Dr. Elizabeth Kolmstetter is a nationally recognized Industrial-Organizational Psychologist, SIOP Fellow, and National Academy of Public Administration Fellow whose career has focused on applying rigorous assessment science to high-stakes federal hiring, selection, and talent systems. Across more than three decades and nine federal agencies, she has designed, validated, defended, and modernized assessment and selection systems in mission-critical environments, including law enforcement, national security, intelligence, international development, space exploration, and cybersecurity. She has served in senior executive roles at CISA, NASA, ODNI, CIA, USAID, TSA, and OMB, advancing competency models, hiring flexibilities, leadership assessment, workforce planning, and future-ready talent systems.

Dr. Kolmstetter was the FBI’s first I-O Psychologist, where she implemented a new Special Agent Selection System and validated selection systems for Hostage Rescue Team operators, SWAT team members, intelligence analysts, and supervisory special agents.
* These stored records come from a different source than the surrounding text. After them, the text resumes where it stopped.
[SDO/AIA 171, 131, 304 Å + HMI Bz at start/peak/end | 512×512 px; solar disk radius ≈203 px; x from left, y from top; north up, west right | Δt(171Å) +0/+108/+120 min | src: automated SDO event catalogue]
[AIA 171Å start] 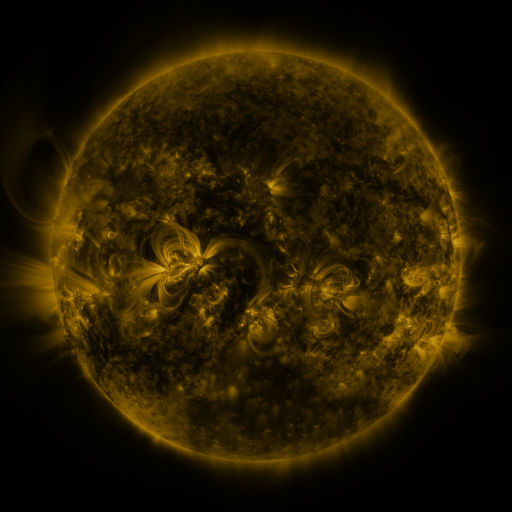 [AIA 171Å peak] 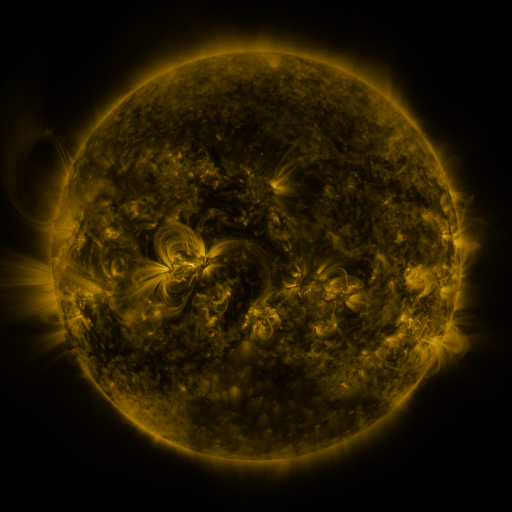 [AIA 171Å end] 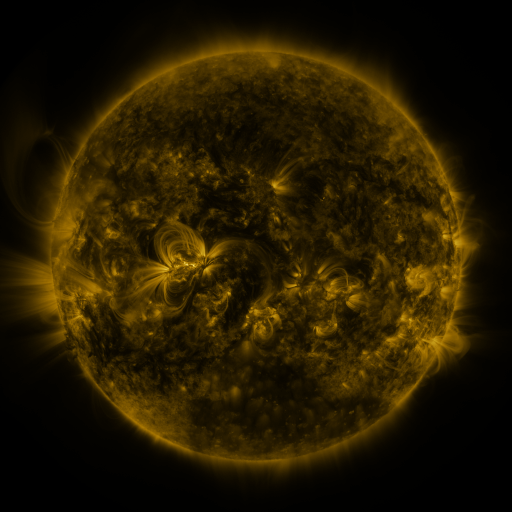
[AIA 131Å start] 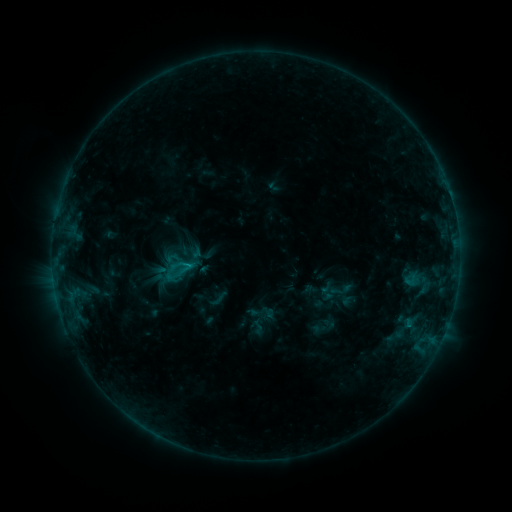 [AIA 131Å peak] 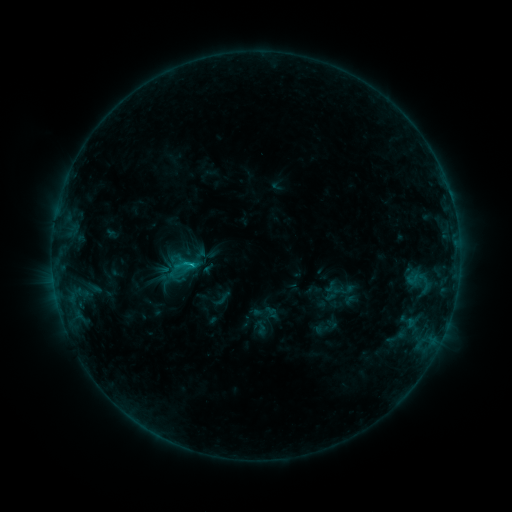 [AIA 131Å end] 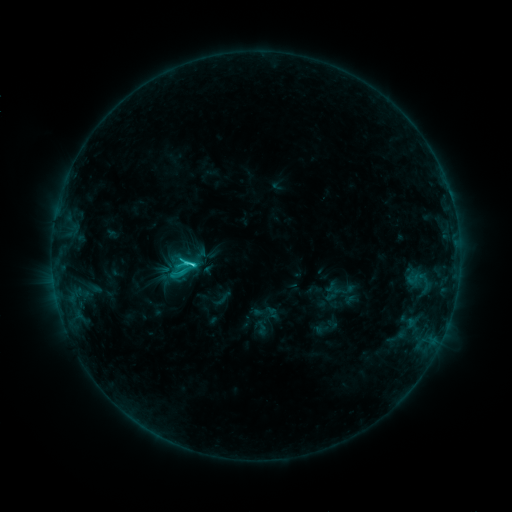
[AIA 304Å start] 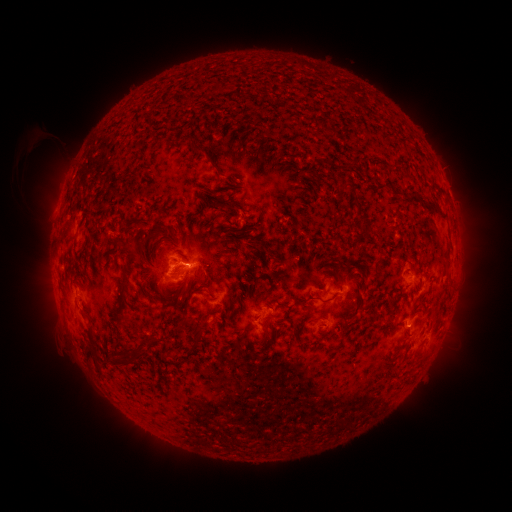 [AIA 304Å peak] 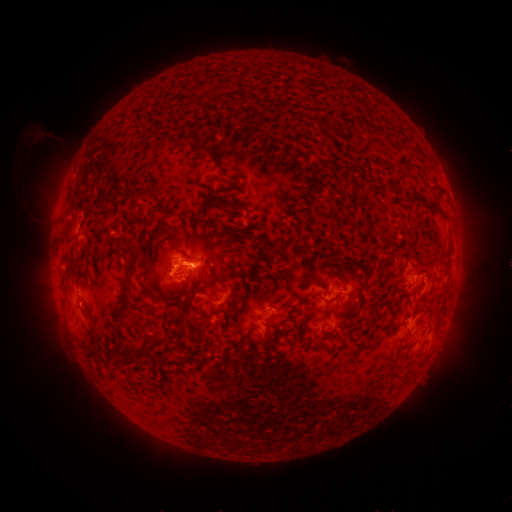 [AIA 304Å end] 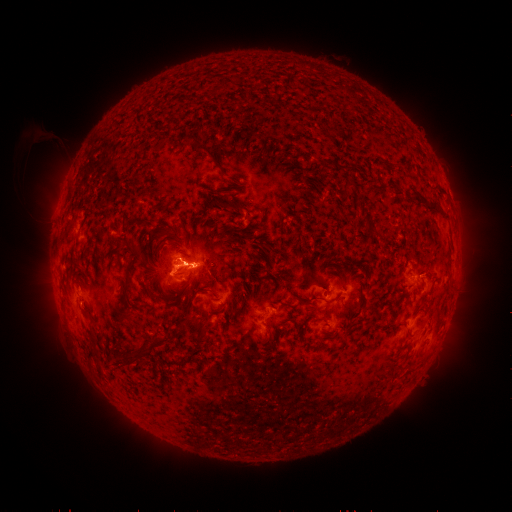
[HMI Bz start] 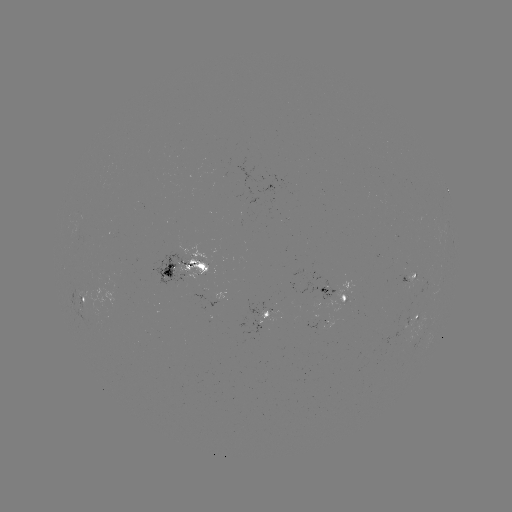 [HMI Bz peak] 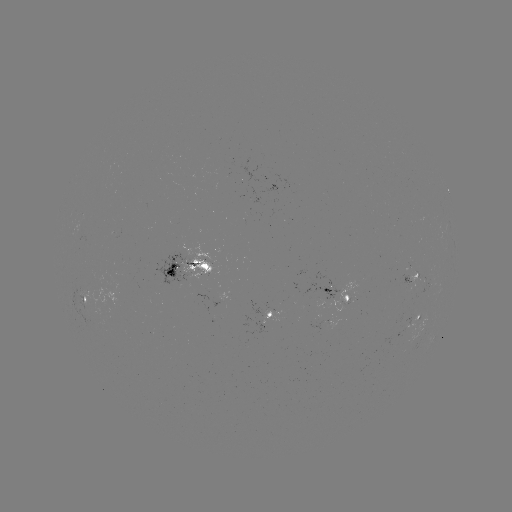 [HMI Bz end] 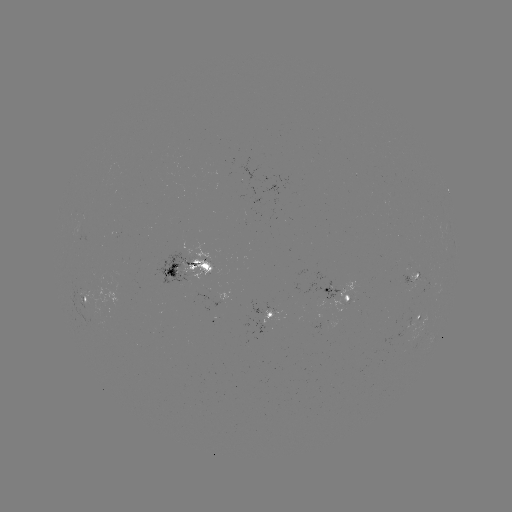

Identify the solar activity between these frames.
emerging-flux region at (251, 196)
After 9/11, she helped stand up the Transportation Security Administration, leading the assessment and hiring system for the largest civilian workforce mobilization in U.S. history: processing more than 2 million applicants, testing over 340,000 candidates, and hiring more than 55,000 security screeners at 430 airports in under one year. That work received SIOP’s M. Scott Myers Award for Applied Research in the Workplace.

Today, she is an independent consultant and is also serving as a Workforce Futures Fellow with Democracy Forward, she leads the Reimagining Federal Hiring initiative to design evidence-based, modern hiring reforms for the future federal workforce. Her contributions to applied I-O psychology have just been recognized with SIOP’s 2026 Distinguished Professional Practice Contributions Award.